Ce livre est celui du temps. Non, comme le rappelle Salah Stétié dans sa préface, « celui du temps qui tremble au cadran du banal bracelet-montre mais celui du temps du temps ». Ici, il s’ouvre par ce qu’en dit la langue en ses traversées de désir. Du moins lorsqu’il tente de sortir de ses « gluantes masses cérébrales » pour s’en libérer même si Sangral sait combien cette lutte est vaine.
Le poids et la force de nos rien sont trop lourds et puissants dans la nasse de notre être si bien que ce dernier se perd en dépit de ses courses folles dans l’immobilité et ses déserts d’ennui – preuve que toute passion humaine n’est que passivité. Et si le mal existe, il n’a rien à voir avec la morale : il s’appelle le temps. Et c’est parce qu’il crée une rivière de problèmes que les poèmes tentent de proposer des barrages afin que le monde comme l’être ne cessent pas d’exister.

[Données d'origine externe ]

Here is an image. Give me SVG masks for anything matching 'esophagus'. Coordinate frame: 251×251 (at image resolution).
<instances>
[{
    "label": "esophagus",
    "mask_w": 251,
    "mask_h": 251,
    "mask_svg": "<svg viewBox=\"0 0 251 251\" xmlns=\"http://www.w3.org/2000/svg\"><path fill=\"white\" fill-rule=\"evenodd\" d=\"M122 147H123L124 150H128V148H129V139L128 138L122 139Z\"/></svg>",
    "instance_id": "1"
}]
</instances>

L’objectif est prométhéen mais reste le moyen de sortir de la nuit qui est « tombée dans un livre ». Cette nuit nous empêche de vivre, dans l’obscurité nous préférons – et c’est un comble – nous regarder nous contempler. Mais sortant de la duperie des textes miroirs, Sangral ouvre le « je », le tranche pour qu’il ose affronter le risque d’être encore en vie et envie sur sa nef des fous. Celle qui glisse sur l’abîme mais que seuls les « briseurs de rêve » tentent de saborder.
Face à ce que nous nommerons l’ « ogrerie » humaine, il est temps de donner au temps moins de nuit que de soleil « pour y chier jusqu’à l’horizon son angoisse ». Le poète transforme en conséquence le monde et ses représentations. Là où une boucle se boucle au moment où la fin est le début. Et l’auteur à soin de le souligner par un texte manuscrit.
Voilà un tour de magie ou d’espoir pour renverser le fini dans l’infini selon un calcul cosmique propre à donner à l’être une dimension qu’il a perdue. A cela une raison majeure : la surpuissance d’un ego qui se contente d’être le peu qu’il est et que trop souvent la poésie classique se contente d’entretenir, comme un vieux banquier de la HSBC le fait de sa danseuse.
jean-paul gavard-perret
Stéphane Sangral, Là où la nuit / tombe, Galilée, Paris, 2018, 110 p. — 12,00 €.